== AUFGABENSTELLUNG ==
Gib die Zeilen vom Anfang der Daten bis einschließlich der Zeile mit „Riuscirci Quotes By Nicholas Thorburn Riuscirci“ unverändert wieder und lass dabei die Bilder weg.

┌──

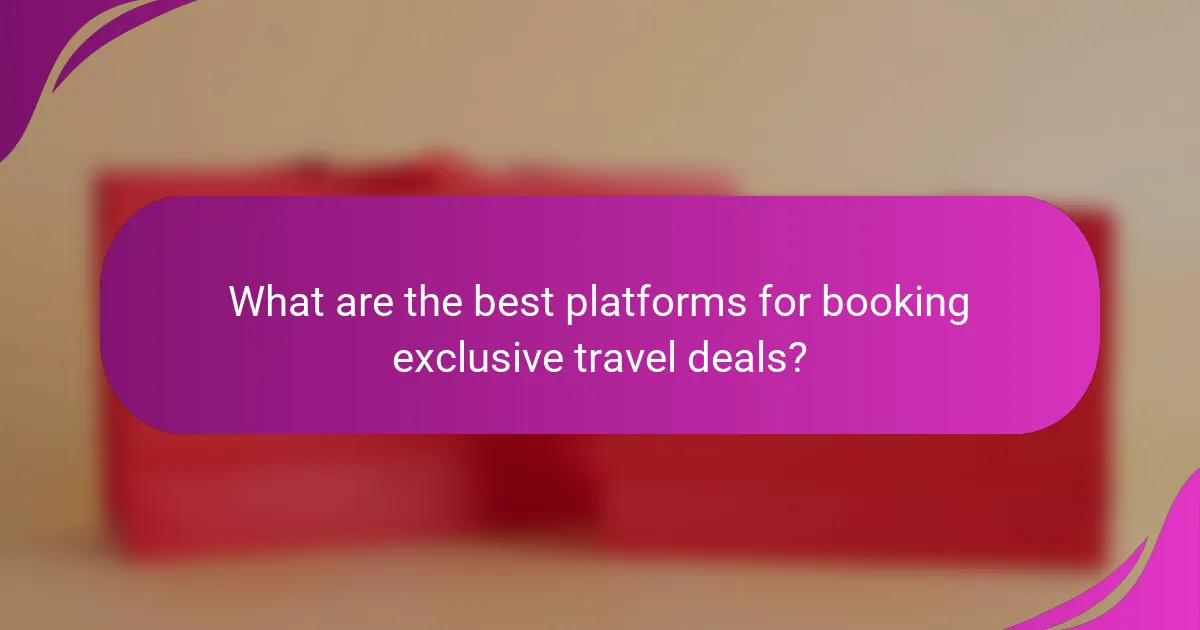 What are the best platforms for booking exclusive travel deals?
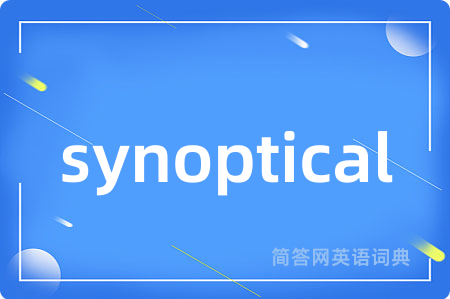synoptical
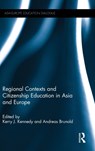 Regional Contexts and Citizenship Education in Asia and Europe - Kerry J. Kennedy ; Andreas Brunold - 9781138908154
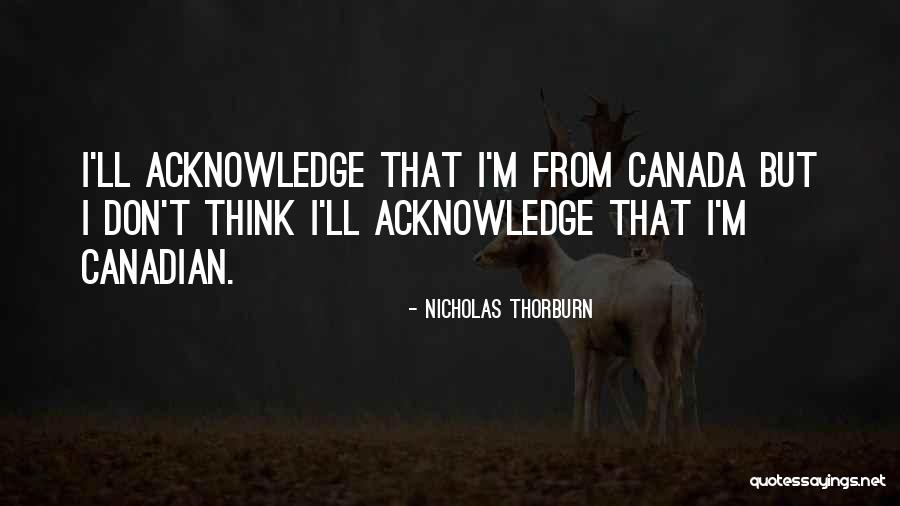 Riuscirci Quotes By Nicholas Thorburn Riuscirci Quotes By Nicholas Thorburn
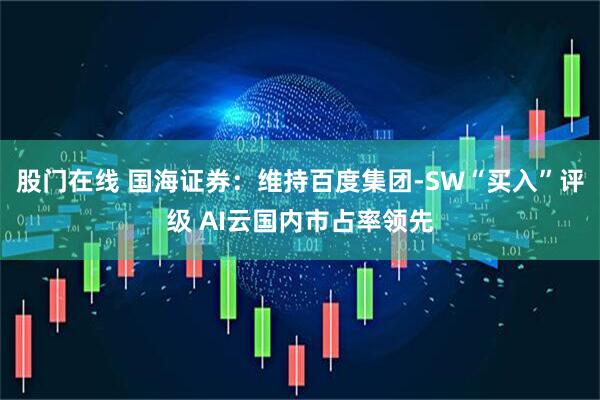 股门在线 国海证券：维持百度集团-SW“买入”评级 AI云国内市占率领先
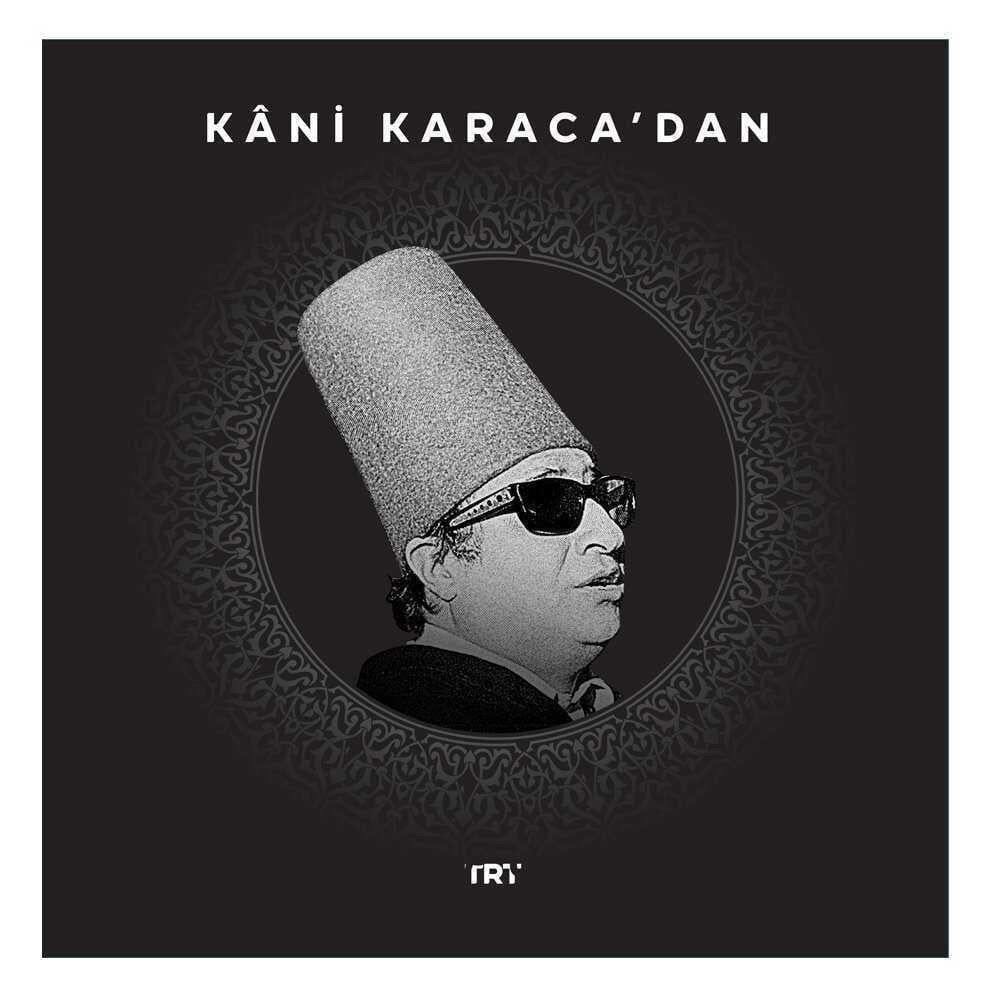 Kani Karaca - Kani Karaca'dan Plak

└──

== ANTWORTBEREICH ==
 What are the best platforms for booking exclusive travel deals?
synoptical
 Regional Contexts and Citizenship Education in Asia and Europe - Kerry J. Kennedy ; Andreas Brunold - 9781138908154
 Riuscirci Quotes By Nicholas Thorburn Riuscirci Quotes By Nicholas Thorburn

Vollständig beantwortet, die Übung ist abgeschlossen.